*Document excerpt:*
Some Libertarians want a constitutional amendment along the lines of, “There shall be open borders.” IOW, no controls or restrictions on immigration at all. No green cards. No U.S. Citizenship and Immigration Services, no Immigration and Customs Enforcement. Anyone from anywhere could come here, live, and work, and eventually apply for citizenship.
If we adopted that policy, what would happen America’s economy and society?
Funny, I haven’t noticed us going down any slope toward being a third world country. I don’t think that we could economically withstand a totally open border though. Maybe an European Union like arrangement with Mexico, Canada, and the US. But I think nationalism in all three countries would prevent that.
You’ve obviously never been in a Third World country. The U.S. could absorb fifty million Mexicans in ten years and still not even be close to Third World status.
Oversimplify much? Libertarians, if they want to open the borders, also want to end all government assistance programs, the minimum wage. etc, etc, etc. There wouldn’t be much incentive to come here if you wouldn’t be making any more than you were in Mexico. If you’re going to play “what if”, at least outline all the parameters that would change.
And your proof that that they are an economic drain is . . . ?
My prediction is, not much would happen - people who really want to come, come now anyway. Oh, we’d probably have more immigrants, but they’d be the less desperate, the ones who presently aren’t willing to take the risks and efforts to get in now. The biggest change would be better treatment for immigrants, as they wouldn’t have to deal with the problems of being illegal.
Actually, the biggest change would probably be a huge increase in cross-border shopping in the spots where the border is densely populated.
Just by looking around, it looks to me like everyone who wants to get here can, and all the laws are accomplishing is to make it a little harder for them to get here and get work. So the practical effect would likely be confined to the above.

*Data to examine:*
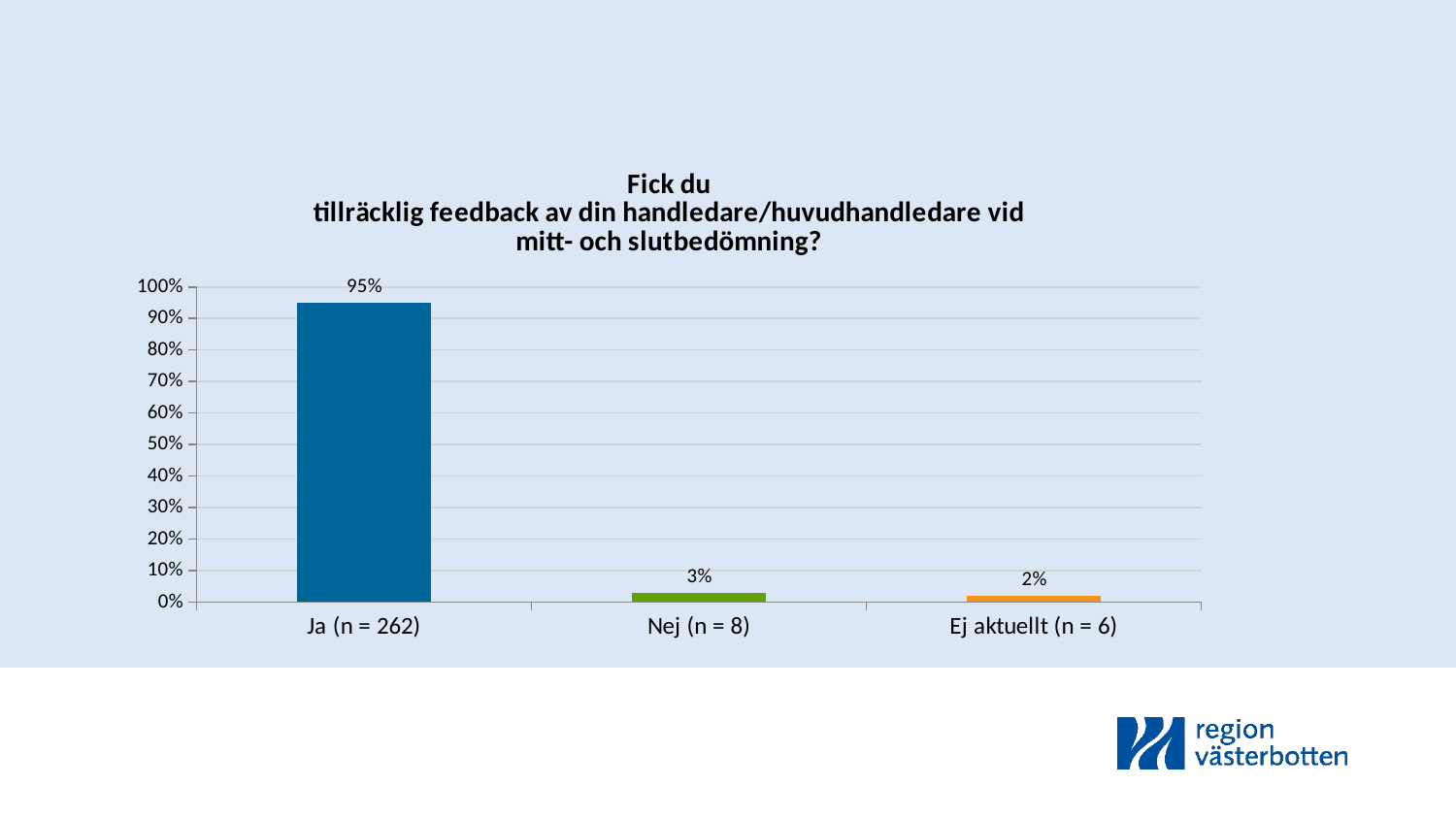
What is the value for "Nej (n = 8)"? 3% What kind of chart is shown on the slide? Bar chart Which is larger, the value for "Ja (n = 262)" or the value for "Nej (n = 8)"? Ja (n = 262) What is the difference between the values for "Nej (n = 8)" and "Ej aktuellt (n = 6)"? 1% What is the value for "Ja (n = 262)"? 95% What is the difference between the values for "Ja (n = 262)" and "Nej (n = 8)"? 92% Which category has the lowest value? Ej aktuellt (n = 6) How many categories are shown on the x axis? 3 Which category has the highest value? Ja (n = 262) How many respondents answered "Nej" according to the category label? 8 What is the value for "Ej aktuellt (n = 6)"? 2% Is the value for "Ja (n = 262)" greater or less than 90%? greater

==

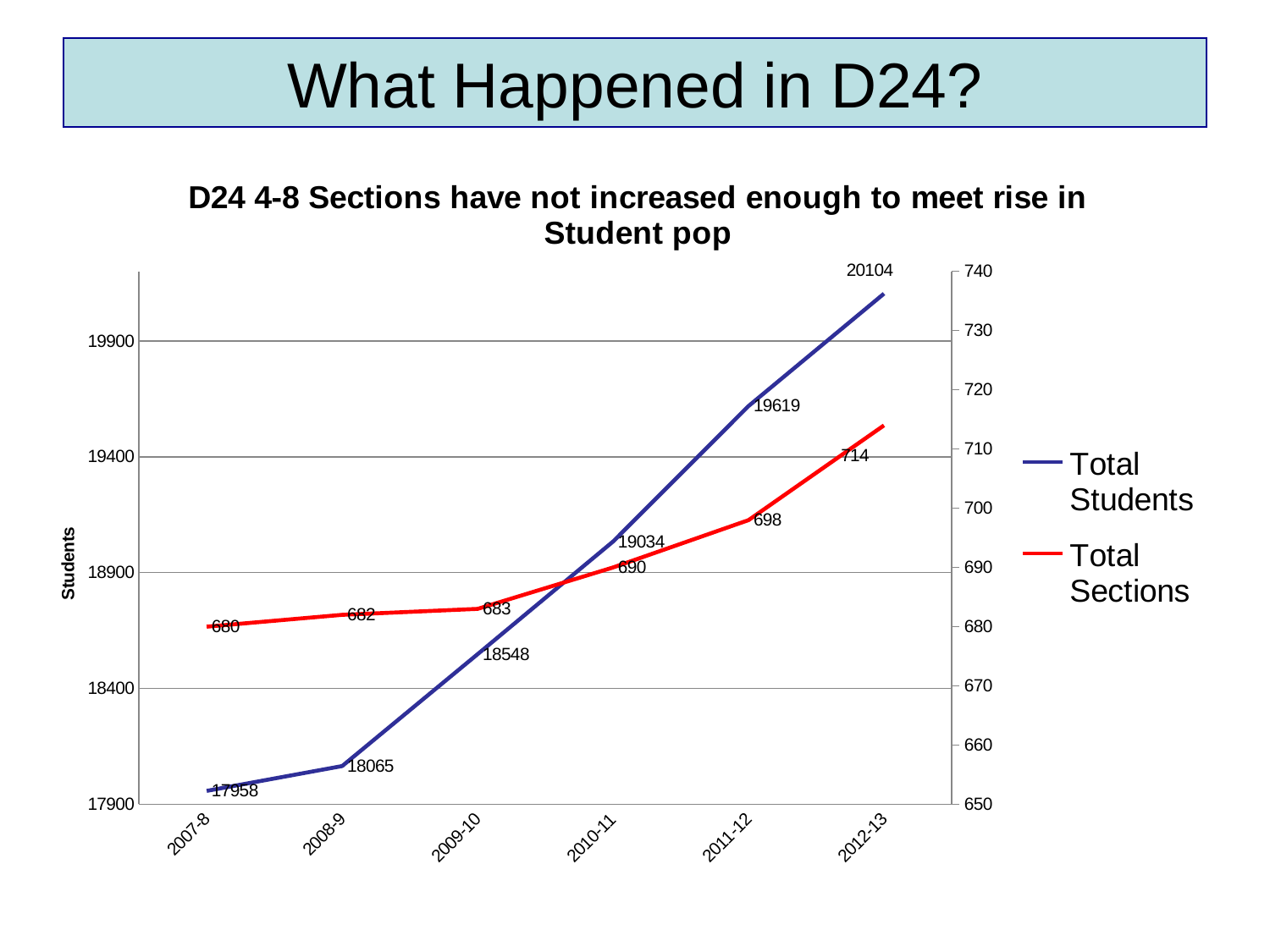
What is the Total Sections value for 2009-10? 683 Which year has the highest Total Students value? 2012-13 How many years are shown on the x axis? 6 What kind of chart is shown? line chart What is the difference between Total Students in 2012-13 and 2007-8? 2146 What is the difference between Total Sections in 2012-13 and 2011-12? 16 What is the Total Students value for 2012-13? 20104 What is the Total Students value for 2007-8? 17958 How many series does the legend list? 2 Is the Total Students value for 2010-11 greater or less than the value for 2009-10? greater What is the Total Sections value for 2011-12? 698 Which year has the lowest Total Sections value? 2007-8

*Try it:*
Quote the open-borders discussion above word for word, from "My prediction is, not" to "of being illegal.".

*Solved exercise:*
My prediction is, not much would happen - people who really want to come, come now anyway. Oh, we’d probably have more immigrants, but they’d be the less desperate, the ones who presently aren’t willing to take the risks and efforts to get in now. The biggest change would be better treatment for immigrants, as they wouldn’t have to deal with the problems of being illegal.